Efficient Frontier of Portfolios
Investors prefer greater returns over lesser returns, and lower risk over greater risk. If 2 portfolios have the same risk, but one has a higher expected return, then any investor would obviously choose the portfolio with the higher return, regardless of their own individual aversion to risk. An efficient portfolio offers the highest return for a given risk. Such a portfolio is said to be Markowitz efficient, named after Harry Markowitz, who, in 1952, developed a way to determine the efficient frontier by considering the expected returns and risks of each security and the covariance of each security with every other security in the portfolio. The set of efficient portfolios over different levels of risk constitutes the efficient frontier.
The efficient frontier can be better understood by plotting the opportunity set of portfolios, consisting of all possible portfolios in the expected-return standard-deviation space, with the expected return ploted by the vertical axis and the standard deviation, representing risk, by the horizontal axis. Some combination of assets forms a straight line, such as the combination of perfectly correlated assets.

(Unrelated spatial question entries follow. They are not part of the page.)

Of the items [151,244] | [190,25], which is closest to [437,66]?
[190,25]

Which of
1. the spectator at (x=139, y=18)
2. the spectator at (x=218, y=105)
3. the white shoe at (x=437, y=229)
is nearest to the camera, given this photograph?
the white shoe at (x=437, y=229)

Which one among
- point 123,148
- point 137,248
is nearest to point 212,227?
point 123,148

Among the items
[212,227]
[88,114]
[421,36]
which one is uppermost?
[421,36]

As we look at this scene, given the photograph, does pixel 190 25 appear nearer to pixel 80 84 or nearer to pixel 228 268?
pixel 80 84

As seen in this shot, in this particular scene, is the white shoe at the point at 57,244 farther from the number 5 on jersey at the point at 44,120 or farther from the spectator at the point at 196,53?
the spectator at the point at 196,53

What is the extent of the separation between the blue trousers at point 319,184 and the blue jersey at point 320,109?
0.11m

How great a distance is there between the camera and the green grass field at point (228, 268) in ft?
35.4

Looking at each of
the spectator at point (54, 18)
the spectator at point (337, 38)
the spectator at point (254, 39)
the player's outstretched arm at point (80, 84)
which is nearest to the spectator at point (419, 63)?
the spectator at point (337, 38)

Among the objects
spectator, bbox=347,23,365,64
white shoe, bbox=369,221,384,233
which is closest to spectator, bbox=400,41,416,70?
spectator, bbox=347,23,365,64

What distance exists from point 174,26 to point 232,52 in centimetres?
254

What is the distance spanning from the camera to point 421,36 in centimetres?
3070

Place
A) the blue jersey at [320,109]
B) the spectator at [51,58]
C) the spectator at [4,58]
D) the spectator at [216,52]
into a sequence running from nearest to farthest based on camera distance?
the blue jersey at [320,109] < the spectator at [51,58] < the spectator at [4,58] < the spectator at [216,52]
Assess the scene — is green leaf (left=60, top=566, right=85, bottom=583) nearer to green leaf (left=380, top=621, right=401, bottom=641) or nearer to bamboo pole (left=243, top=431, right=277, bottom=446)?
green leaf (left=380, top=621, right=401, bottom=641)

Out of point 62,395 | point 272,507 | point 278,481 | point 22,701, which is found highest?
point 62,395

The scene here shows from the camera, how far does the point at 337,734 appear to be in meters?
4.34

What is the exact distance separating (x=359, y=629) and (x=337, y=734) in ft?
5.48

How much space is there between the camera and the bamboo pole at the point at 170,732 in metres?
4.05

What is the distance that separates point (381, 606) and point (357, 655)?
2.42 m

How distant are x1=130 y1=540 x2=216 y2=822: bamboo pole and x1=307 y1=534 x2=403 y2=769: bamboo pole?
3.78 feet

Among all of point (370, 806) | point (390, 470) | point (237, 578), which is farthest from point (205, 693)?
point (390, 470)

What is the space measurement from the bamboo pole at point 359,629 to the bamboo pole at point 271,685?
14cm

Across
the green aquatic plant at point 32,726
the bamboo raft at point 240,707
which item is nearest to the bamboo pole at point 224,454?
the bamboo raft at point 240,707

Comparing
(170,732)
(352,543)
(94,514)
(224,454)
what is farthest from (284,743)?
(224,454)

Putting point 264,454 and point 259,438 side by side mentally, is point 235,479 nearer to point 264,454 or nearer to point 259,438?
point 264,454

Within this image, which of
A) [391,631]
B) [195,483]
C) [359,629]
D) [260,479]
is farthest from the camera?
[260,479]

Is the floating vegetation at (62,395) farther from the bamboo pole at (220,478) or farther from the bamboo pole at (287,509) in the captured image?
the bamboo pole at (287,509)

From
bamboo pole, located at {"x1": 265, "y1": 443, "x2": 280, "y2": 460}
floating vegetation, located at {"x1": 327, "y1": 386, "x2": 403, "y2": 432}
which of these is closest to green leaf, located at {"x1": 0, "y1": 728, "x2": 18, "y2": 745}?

The Efficient Frontier of a Riskless Asset and a Risky Asset Constitutes the Capital Market Line
Capital allocation is the allocation of funds between risky assets and riskless assets. A portfolio consisting of a riskless asset and a risky asset is a straight line. Because the riskless asset has no variance, the risk of the portfolio increases proportionately to the weighting of the risky asset. This is the capital allocation line and represents the efficient frontier for a portfolio consisting of a riskless asset and a risky asset. (Of course, it is also the investment opportunity set.) At one end of the capital allocation line is a portfolio consisting only of the risk-free asset, which, by definition, has no risk, such as a portfolio of T-bills, so its expected return = the risk-free rate. As the proportion of the risky asset increases, the risk increases until the portfolio consists only of the risky asset, in which case the risk of the portfolio is that of the asset itself.
By combining the portfolio with the highest return on the efficient frontier with a riskless asset, the greatest range of expected returns can be achieved, allowing any investor, regardless of risk aversion, to select the combination that best suits them.
If only lending is involved, such as buying T-bills, then the maximum return is achieved by investing all funds in the risky asset. If borrowing is allowed, then the straight line is extended beyond the full investment in the risky asset, by borrowing money to buy the risky asset.
The Efficient Frontier of Risky Assets
Diversification lowers risk by combining assets with different coefficients of correlation among the assets composing the portfolio. Assets can be individual securities or entire portfolios. The expected return of a portfolio = the expected return of each of its assets multiplied by the weighting of that asset.
An objective of modern portfolio theory is to find the set of all portfolios constituting the efficient frontier. The efficient set is all portfolios that lie between the global minimum variance portfolio and the maximum return portfolio, which is the efficient frontier. The minimum variance portfolio is the portfolio on the efficient frontier with minimal risk; the maximum return portfolio is a portfolio on the efficient frontier with a maximum expected return. Although the maximum return portfolio also has the highest risk of any portfolio on the efficient frontier, no other portfolio in the opportunity set has an equal or greater return but with lower risk.
Portfolio risk, measured by the standard deviation of the expected return, is not a weighted average. A fundament of portfolio theory is that a combination of assets will have lower risk than the weighted proportion of the individual assets unless the assets have a coefficient of correlation of +1, meaning they are perfectly correlated, so risk is not reduced.
An efficient portfolio has the highest return for a given amount of risk. If the correlation coefficient = +1, the risk and return of the portfolio is simply the linear combinations of the risk and return of each asset. Thus, different combinations of the 2 assets will yield a straight line in the expected-return variance space. This is the same as a portfolio consisting of a risk-free asset and a risky asset. Since the risk-free asset has a variance of 0, the expected return and variance of the portfolio will be proportional to the weighting of the risky asset.
Therefore, risk is not reduced by adding perfectly correlated assets. But risk can be reduced to 0 by combining assets with a correlation coefficient equal to −1. Portfolio risk will vary from the minimum risk of 2 assets with perfectly negative correlation to the maximum risk of perfectly correlated assets. Intermediate values of the correlation coefficient will have an intermediate risk.
Efficient Frontier with Short Sales Allowed
The efficient frontier can be extended beyond the maximum return portfolio by selling short. A short sale is selling a security that is not owned by borrowing it from someone else, then selling it, with the obligation of buying back the security to return it to the original owner.
The proceeds of the short sale can be used to purchase securities with a higher expected return. Theoretically, short sales can increase possible returns infinitely since any number of stocks can be sold short to purchase higher-yielding securities. However, risk also greatly increases. Additionally, extending the efficient frontier assumes that short selling has no special transaction costs, which does not reflect reality since margin must be posted and short-selling fees are charged, but it does allow at least a theoretical extension of the efficient frontier.